Which Colossal Death Robot Are You?

This [Link] is another one of those personality tests.

In bars frequented by colossal death robots, you’re always the quiet guy at the back who no-one ever bothers. And for good reason. You’ve fought in several nuclear wars, could beat the sun in a staring match, and have a chin larger than many articles of furniture. Morals are not a concept you understand, but strangely enough, nobody ever questions your judgement. Usually because they’re dead. Even Judge Dredd wets himself when you turn up. Grrrr.

Maybe I’m just in a bad mood.

Jul 18th 2002, 21:33 GMT

Something in LinaliHigami‘s blog entry [Link] reminded me of a game an old roomate of mine and I would play whenever we drove anywhere.

Basically it was a running joke/conversation about how the passenger was just a figment of the driver’s imagination. And how anyone in the back seat was a figment of the figment of the driver’s imagination imagination… (confused yet? good that was the whole point.) It would switch off depending on who was driving.

We’d get into some really bizarre conversations that way. It didn’t help that most of these were at 3:00 or 4:00 in the morning on the way home from some place. I guess we used it mainly as a way to keep each other awake, so the driver wouldn’t fall asleep at the wheel and drive into a ditch, or off a bridge, or something.

-Hool

Jul 12th 2002, 17:59 GMT

Leave it to Penny Arcade to, well – just go read it, I found it funny.

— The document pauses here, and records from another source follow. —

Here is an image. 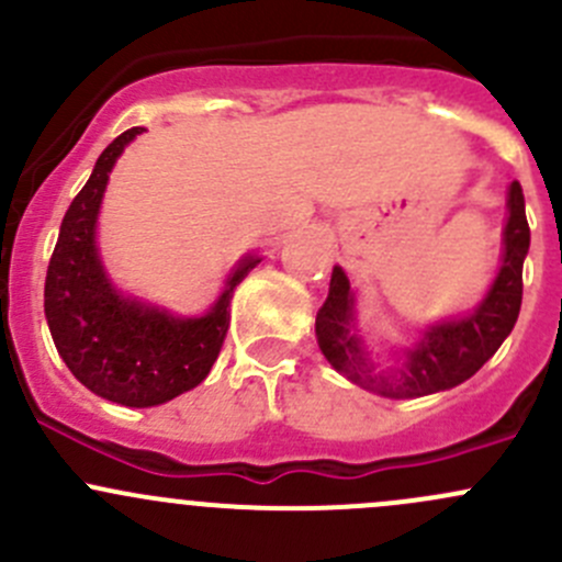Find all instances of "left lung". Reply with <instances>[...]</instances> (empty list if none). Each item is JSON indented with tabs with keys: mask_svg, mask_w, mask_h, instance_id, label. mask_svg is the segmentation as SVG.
Wrapping results in <instances>:
<instances>
[{
	"mask_svg": "<svg viewBox=\"0 0 562 562\" xmlns=\"http://www.w3.org/2000/svg\"><path fill=\"white\" fill-rule=\"evenodd\" d=\"M503 263L484 302L470 315L438 323L424 331L405 361L378 370L353 326V291L339 266L331 271L328 299L317 310L315 337L328 364L356 386L391 400L435 394L473 378L512 334L522 307V263L530 249L522 184L508 187V220L503 231Z\"/></svg>",
	"mask_w": 562,
	"mask_h": 562,
	"instance_id": "left-lung-1",
	"label": "left lung"
}]
</instances>
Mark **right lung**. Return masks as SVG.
I'll list each match as a JSON object with an SVG mask.
<instances>
[{"instance_id": "obj_1", "label": "right lung", "mask_w": 562, "mask_h": 562, "mask_svg": "<svg viewBox=\"0 0 562 562\" xmlns=\"http://www.w3.org/2000/svg\"><path fill=\"white\" fill-rule=\"evenodd\" d=\"M140 133L144 127L124 130L98 157L61 220L45 274V317L61 361L89 391L127 407L162 405L209 375L228 334L234 288L260 263L255 255L241 258L223 296L201 317H176L111 285L94 231L108 173Z\"/></svg>"}]
</instances>
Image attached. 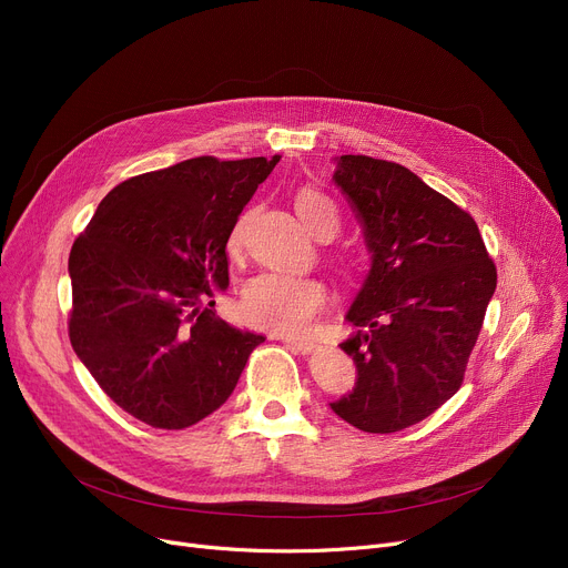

For a long time I’ve considered myself a Mac User stuck in a PC User’s body. When I was younger, the first computer in my home was a Macintosh Perfoma. (Well, actually it was a Commodore 64, followed by a Solaris PC clone of some sort, but the first computer I used to actually DO things with, like write reports and go online and such was a Mac.) And my High School Graduation presont was a Mac Powerbook.

When I spent WAY too much money on a Graphic Artist program at some trade school, we were on Macs. When I got my first REAL job in the computer industry, I had to start using PCs. (Thank god my roommate at the time had a Windows box.) The fact that most of the programs I was using on a daily basis work pretty much the same on PC as Mac (PhotoShop, Illustrator, etc) made the switch relativly painless. Because of this, the first computer I bought after I moved out of my parent’s house was a PC.

I now use a PC predominatly, (both at work and at home,) but I do have an iMac at work for testing purposes.

I’d like to have a Mac at home – as a second computer, (and a linux box as a third,) but I do so many more things with my PC, (not the least of which is play games,) that I wouldn’t want to switch over to one permanently. I want to use both, (or rather all three PC/Mac/Linux) each for it’s particular strengths.

I don’t understand why so many people feel it HAS to be one or the other.